苦しみの時を経て戦列復帰した宇田川。その陰には同い年の仲間たちの絆があった

 “小木田世代”とは、オリックスファンにはお馴染みだが、昨年までオリックスのエースだった山本や、宇田川、山崎颯一郎、小木田敦也といった1998年生まれの世代のこと。好投手が集まって刺激し合いながら成長し、昨年は4人揃ってリーグ優勝に貢献した。一軍に定着したのはこの中で小木田が一番遅かったが、宇田川があえて“小木田世代”と名付けた。

「由伸まだ野球やってんの?」

 だが今年は、宇田川や山崎が不調のため長期間二軍で調整。シーズン序盤にブルペンの大黒柱となっていた小木田も、5月に右肘尺側手根屈筋の筋損傷のため登録抹消となり、慎重に復帰を目指している。
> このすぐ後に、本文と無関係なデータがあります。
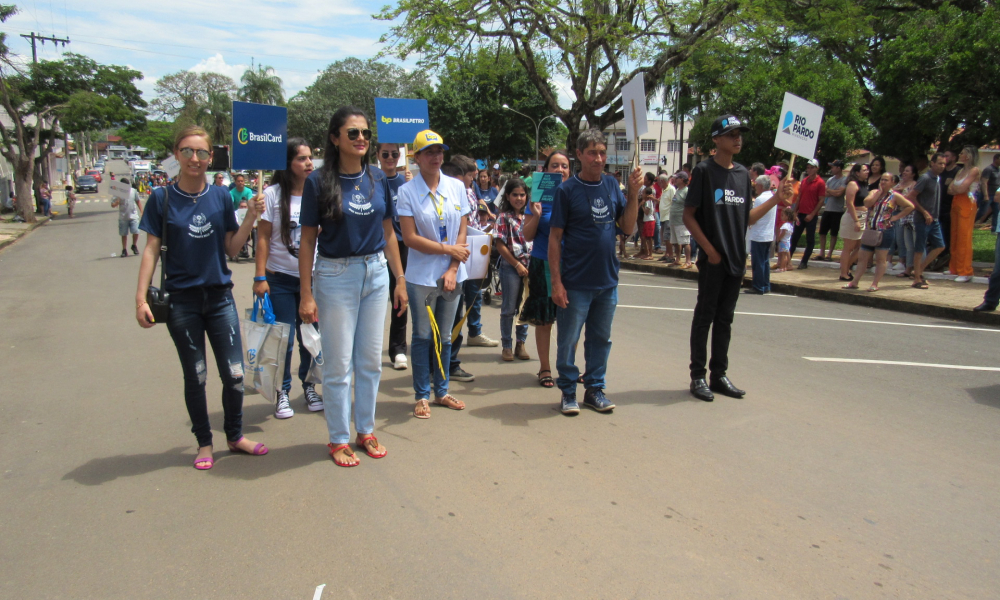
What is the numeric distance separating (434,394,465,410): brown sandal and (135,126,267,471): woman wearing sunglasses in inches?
62.4

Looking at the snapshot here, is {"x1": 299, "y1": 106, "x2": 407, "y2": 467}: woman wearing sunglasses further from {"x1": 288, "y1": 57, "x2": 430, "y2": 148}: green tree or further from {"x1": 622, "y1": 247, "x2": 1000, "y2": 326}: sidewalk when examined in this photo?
{"x1": 288, "y1": 57, "x2": 430, "y2": 148}: green tree

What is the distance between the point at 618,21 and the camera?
60.0ft

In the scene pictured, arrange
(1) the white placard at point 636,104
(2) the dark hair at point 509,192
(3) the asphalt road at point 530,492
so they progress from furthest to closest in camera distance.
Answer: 1. (2) the dark hair at point 509,192
2. (1) the white placard at point 636,104
3. (3) the asphalt road at point 530,492

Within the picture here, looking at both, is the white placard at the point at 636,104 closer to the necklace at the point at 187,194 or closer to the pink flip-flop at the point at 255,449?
the necklace at the point at 187,194

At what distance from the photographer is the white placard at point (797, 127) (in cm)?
641

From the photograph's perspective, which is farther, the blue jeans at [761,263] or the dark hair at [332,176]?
the blue jeans at [761,263]

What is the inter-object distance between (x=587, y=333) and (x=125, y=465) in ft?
10.5

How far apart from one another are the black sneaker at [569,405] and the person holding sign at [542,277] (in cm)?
76

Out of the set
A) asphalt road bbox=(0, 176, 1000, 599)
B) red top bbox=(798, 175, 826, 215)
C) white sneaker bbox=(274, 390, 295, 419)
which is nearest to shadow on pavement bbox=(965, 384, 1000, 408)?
asphalt road bbox=(0, 176, 1000, 599)

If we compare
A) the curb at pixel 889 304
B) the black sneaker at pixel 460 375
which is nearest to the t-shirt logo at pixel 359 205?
the black sneaker at pixel 460 375

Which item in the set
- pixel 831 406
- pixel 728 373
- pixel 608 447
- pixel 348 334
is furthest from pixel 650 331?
pixel 348 334

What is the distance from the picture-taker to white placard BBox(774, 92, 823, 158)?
6.41 meters

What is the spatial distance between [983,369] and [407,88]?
7355 centimetres

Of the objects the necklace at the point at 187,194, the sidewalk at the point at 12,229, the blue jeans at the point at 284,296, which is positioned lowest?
the blue jeans at the point at 284,296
一軍に1人も“小木田世代”がいない状況が続いていた。

 そこで山本の「なにしてるん?」である。

 ただその山本も、6月に右肩腱板の損傷で負傷者リスト入りし、メジャーのマウンドから遠ざかっている。

 だから国内の小木田世代もこう言い返した。

「由伸まだ野球やってんの?」

 気心の知れた同士のいつもの憎まれ口、茶化し合いだ。

 世代のグループLINEには今季DeNAに移籍した中川颯も入っているが、宇田川によると、基本的に「由伸が暇な時にしかそのグループ(LINE)は動かないっす」。

変わらない「小木田世代」の絆

 8月27日に宇田川が復帰登板を果たしたあとには、宇田川の個人LINEに山本からメッセージが届いた。

「復帰おめでとう。オレが一番喜んでるよ」

 宇田川は照れくさそうに言う。

「ま、たぶん嘘っすけど(笑)。でも気にしてくれてるのは嬉しいです。由伸もあっちで大変だとは思うんですけど」

 山本も順調にリハビリを重ね、マイナーリーグですでに2度登板。9月10日(日本時間11日)のカブス戦でメジャーのマウンドに復帰すると報じられている。

 海を隔てても同世代の絆は変わらない。笑い合い、刺激しあって、ともに完全復活を目指す。